Indian retail investors too have been fairly active. Their share in the total outstanding equity is the second highest at 15.3 per cent against the 9 per cent held by the FIIs. But adding on the amount invested by mutual funds (assuming they invest on behalf of the common investors), the public stake would go up to 24 per cent. There is still a large gap between Indian public and foreign institutional holding.

Public holding (excluding mutual funds) increased marginally from 15.7 per cent in December to 15.8 per cent in the March 2003 quarter but declined in the subsequent quarter to 15.3 per cent. Interestingly, retail investors have been more active in select stocks compared to institutional investors. For instance, they have been the primary players in Elgi Equipments.

Being a mid-cap conservative company, institutions hold only 5 per cent of the stock in contrast to over 40 per cent held by the Indian public in December 2002. Public shareholding rose to 45 per cent in January-March. The stock value has more than trebled, driven primarily by retail investments.

Few other stocks such as Thermax, HPCL and Aventis Pharma too were favourites among retail investors. Public holding

rose by about 100 basis points in these stocks. For instance, in HPCL, retail investors held on to the stock when institutions were offloading it. This could mean that retail investors view divestment stocks from a longer-term perspective.

Domestic investors take profits

The study also revealed that retail investors and domestic mutual funds booked profits more actively than the FIIs, taking a cautious approach when the markets started moving up. This indicates a conservative approach to equity investing by the Indian public.

On the other hand, the FIIs became aggressive, investing more, in the April-June quarter when the stock market saw most of the action. During the period, the FII shareholding increased by one percentage point while public holding declined by 50 basis points.

Overseas investors

In addition to FIIs, sizeable NRI/OCB funds have also come into the Indian equity market. Though their share forms a small portion of the total equity, their increasing presence cannot be ignored. Overseas investors have increased their stake to 1.7 per cent in March 2003 from 1.3 per cent in December 2002.

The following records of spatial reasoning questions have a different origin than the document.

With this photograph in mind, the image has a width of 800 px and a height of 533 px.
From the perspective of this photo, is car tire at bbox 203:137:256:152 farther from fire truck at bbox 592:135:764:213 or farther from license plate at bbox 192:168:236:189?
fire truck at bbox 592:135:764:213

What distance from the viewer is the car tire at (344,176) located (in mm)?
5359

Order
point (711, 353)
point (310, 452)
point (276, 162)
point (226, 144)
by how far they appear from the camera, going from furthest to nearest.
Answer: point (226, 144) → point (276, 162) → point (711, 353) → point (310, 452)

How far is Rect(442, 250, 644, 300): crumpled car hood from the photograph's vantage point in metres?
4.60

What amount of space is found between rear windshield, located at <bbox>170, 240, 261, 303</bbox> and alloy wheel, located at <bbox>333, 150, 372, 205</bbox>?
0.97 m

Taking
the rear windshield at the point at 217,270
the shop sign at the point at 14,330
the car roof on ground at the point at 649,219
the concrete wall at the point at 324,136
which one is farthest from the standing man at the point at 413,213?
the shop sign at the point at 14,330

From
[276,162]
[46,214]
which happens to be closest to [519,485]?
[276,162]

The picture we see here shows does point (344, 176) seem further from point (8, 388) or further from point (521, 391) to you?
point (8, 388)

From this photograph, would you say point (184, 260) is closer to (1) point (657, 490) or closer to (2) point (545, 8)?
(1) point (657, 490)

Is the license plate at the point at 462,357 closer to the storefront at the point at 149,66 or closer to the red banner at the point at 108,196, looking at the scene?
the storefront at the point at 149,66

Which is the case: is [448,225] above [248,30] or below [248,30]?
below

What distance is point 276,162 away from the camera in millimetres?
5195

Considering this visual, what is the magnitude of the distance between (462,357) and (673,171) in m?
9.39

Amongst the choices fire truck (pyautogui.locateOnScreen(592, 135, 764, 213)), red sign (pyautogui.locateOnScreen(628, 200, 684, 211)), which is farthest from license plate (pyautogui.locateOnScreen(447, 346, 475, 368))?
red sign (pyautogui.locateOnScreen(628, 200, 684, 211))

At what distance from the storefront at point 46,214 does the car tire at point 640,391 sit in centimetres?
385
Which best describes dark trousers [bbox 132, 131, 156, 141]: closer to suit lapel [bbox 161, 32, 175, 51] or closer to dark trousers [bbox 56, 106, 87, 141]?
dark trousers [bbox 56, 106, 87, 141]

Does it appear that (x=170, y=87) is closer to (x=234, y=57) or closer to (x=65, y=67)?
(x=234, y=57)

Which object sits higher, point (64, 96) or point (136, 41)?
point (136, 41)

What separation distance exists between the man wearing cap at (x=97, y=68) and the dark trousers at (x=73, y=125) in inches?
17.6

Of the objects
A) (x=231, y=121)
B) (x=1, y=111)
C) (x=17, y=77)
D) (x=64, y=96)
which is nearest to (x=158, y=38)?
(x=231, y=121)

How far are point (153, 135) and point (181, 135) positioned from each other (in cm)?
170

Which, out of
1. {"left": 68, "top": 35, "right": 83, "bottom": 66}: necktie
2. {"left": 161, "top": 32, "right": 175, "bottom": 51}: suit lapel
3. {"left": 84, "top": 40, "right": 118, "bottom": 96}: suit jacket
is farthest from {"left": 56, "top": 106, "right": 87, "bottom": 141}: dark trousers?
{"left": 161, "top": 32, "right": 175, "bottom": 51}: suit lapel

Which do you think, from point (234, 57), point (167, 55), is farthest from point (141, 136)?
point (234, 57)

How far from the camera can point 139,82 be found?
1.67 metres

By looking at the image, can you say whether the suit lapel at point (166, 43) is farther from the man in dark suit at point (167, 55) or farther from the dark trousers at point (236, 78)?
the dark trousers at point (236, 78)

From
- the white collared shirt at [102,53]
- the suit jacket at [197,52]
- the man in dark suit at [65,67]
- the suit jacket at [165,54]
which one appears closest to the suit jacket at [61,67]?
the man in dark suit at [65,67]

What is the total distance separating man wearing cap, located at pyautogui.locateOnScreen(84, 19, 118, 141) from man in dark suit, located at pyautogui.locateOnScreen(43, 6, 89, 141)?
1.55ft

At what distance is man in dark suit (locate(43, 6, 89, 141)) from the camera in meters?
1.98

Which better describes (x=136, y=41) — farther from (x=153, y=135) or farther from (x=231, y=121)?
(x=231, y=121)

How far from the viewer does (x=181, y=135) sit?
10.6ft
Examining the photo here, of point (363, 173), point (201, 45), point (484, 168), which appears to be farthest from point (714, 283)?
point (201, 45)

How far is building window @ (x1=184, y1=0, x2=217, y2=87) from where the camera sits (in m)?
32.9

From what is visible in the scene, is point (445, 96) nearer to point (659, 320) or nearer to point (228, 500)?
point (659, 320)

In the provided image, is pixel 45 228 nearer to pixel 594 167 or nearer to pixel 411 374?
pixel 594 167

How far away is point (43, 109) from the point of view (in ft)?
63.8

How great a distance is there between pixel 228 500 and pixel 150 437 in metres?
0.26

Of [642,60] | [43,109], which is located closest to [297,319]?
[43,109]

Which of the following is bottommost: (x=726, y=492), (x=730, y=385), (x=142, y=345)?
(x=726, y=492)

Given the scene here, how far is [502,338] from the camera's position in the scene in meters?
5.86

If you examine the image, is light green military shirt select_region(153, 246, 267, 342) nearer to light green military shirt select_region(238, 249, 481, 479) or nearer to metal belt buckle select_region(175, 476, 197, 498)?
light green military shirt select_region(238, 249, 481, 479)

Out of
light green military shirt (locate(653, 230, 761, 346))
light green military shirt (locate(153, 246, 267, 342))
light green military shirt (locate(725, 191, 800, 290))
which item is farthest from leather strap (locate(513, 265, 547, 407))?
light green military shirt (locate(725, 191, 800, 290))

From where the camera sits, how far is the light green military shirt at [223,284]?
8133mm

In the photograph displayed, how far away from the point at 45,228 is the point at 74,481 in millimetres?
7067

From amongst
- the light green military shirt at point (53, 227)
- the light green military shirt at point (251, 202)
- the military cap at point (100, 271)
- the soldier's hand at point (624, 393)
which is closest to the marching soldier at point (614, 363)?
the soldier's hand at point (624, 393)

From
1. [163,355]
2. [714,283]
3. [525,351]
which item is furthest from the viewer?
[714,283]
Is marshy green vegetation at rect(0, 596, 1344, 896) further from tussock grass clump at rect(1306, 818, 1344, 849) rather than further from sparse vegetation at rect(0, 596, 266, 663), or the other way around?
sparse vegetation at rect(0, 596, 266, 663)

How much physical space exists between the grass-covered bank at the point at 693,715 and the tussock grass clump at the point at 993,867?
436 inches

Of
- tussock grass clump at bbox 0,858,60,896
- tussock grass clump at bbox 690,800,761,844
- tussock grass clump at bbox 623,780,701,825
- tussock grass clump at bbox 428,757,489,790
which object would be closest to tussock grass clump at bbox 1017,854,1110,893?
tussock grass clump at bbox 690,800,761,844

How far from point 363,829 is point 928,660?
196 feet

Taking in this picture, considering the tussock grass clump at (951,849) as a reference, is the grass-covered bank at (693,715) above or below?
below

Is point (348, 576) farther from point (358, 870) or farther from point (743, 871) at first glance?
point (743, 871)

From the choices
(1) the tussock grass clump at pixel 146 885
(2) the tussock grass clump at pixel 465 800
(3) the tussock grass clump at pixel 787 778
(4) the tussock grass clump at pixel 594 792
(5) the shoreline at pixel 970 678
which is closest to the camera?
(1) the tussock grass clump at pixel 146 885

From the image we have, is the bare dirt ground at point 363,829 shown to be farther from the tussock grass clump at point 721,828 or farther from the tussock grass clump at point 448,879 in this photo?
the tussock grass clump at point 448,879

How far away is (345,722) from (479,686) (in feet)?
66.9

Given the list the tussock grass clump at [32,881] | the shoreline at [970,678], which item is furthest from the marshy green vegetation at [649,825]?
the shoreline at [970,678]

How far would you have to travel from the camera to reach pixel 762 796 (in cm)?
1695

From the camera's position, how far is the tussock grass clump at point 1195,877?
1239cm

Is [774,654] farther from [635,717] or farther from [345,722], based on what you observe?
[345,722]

However, they divested most of their incremental holdings in the subsequent quarter when the FIIs entered aggressively, mirroring the investment trend by retail Indian investors. In addition to the attractively valued stock market, the rupee appreciation has also been in favour of overseas investors.

Companies return to equities

Corporates have also been actively pumping money into select stocks. Public corporate bodies held close to 4.5 per cent of the total equity in June 2003 against 4 per cent in December 2002. The low interest rates coupled with the buoyancy in the market could have diverted a portion of the surplus funds into equity.

With India Inc, the fascination was for mid-cap stocks such as SAW Pipes, Ingersoll-Rand, Century Textiles and Burroughs Wellcome as against large cap stocks. The lower institutional interest in these stocks could have made it easier to hike investments in these stocks.

Promoters' stake lower

As stock prices across sectors scaled new highs, promoters appear to have cashed in on the opportunity. Promoter holdings remained largely remained stable with declines in select companies. In companies such as Arvind Mills, UTI Bank, Jindal Steel, there was a transfer of stakes from the promoter group to institutional investors.

Conversion of warrants (Jindal Steel), preferential allotment (UTI Bank) and open market selling by promoters (Arvind Mills) lowered the share of promoters in these companies. This also explains the higher institutional holding in these companies.

Though the FIIs were the dominant theme in the market, they still form a small portion of the total outstanding equity (9 per cent). The Indian public could have a larger influence on the market but for the fragmented nature of their holdings.

The entry of domestic investors at an early stage and signs of regular profit booking is a healthy trend as it limits the scope for huge losses for domestic investors. This is in contrast to the earlier trend of following the foreign investments and being left behind with high cost acquisitions when the FIIs and smart operators book profits when the going is good.